People and Planet First

Vatican City, July 1-3, 2015. A high-level environmental summit on climate change titled, People and Planet First: the Imperative to Change Course, organized by heads of Catholic NGOs (CIDSE) and by the Pontifical Justice and Peace Council.
LornaGold_MaryRobinson180 people from over 40 nations: activists, NGOs, social movements, scientists, religious congregations, activists from the Catholic world and beyond, together to discover concrete ways of responding to Pope Francis’s encyclical Laudato Si’.

Environmental experts Lorna Gold from Ireland and John Mundell from the United States attended as representatives of the Focolare Movement and Eco-One. For over 13 years Lorna Gold has worked in the field of the environment at Trocaire-Overseas Development Agency of the Catholic Church in Ireland.

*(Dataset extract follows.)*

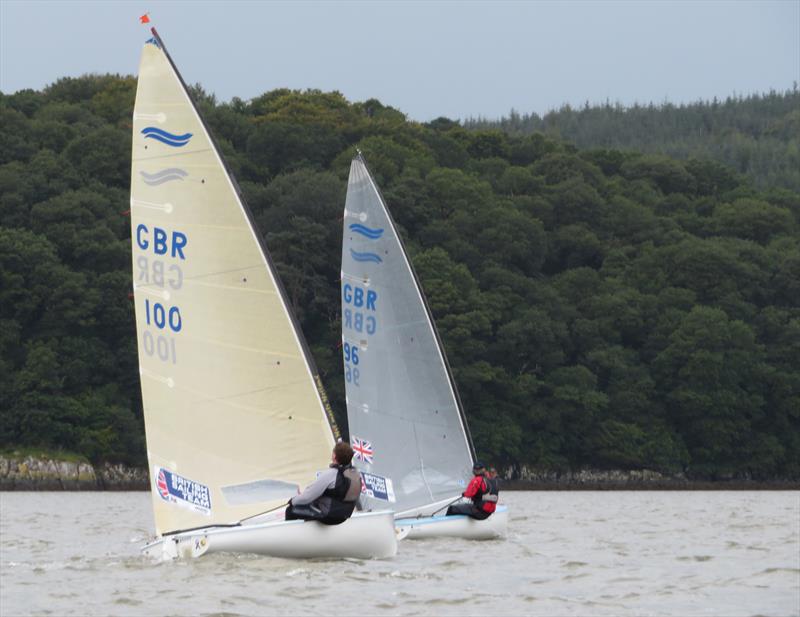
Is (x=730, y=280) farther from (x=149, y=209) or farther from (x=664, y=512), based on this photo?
(x=149, y=209)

John Mundell is president of an environmental consultant agency in Indianapolis, Mundell & Associates, Inc., which adheres to the Economy of Communion.

“The most important thing about this conference is the diversity among the people, organisers and ethnic groups that came together to give an immediate response to the Pope’s Encyclical,” Lorna Gold says. “We’ve come here from the whole world and in the name of civil society. There are activists like Naomi Klein, a world-renowned writer on the topics concerning ecology and economy in an age of globalisation; there are people from ecological movements like the head of Greenpeace, Kumi Naido; there is the entire network of the CIDSE-NGO, Catholics who work for social and global justice.”

The three-day meeting gave the sense of a movement in the act of helping to incarnate the ideals of the Si’ Encyclical. Among the examples that were presented there was also the The Earth Cube™, created by Eco-One, a network of professionals from the field of the environment who are inspired by the spirituality of unity.

The difficulties and the complexities of the environmental problem were on the minds of all: a problem not only for science and of the earth, but also for the economy and politics. Often the choices in these environments go directly against nature and generate more poverty but, according to Naomi Klein, something can still be done: “We could prevent so much suffering. We can’t justify doing nothing, because it’s difficult. Don’t let perfect win good. We need difficult, but possible, instead of easy yet reprehensible. Stop making the difficult a limit for possible, and let possible be real.”

The reverse route is possible if there is enough strength to face the problem. The presence of so many people directly involved on many different fronts gives much hope, and it made everyone experience what Pope Francis says in the Encyclical: the whole is more than the sum of its parts. John Mundell highlighted another novelty at the meeting: “The role of women as protagonists in the discussion and debate on climate change. In this summit we almost saw a vision of the future of the Church: open, in dialogue with the world, seeking relations with all people of good will, to bring ahead a more united world, more in contact with the planet.”

Laudato Si’ invites us to rethink our lifestyle. As Naomi Klein said: “This is not only a teaching for the Catholic world, and as a secular Jewish feminist, I can say I felt this Encyclical also talking to me.”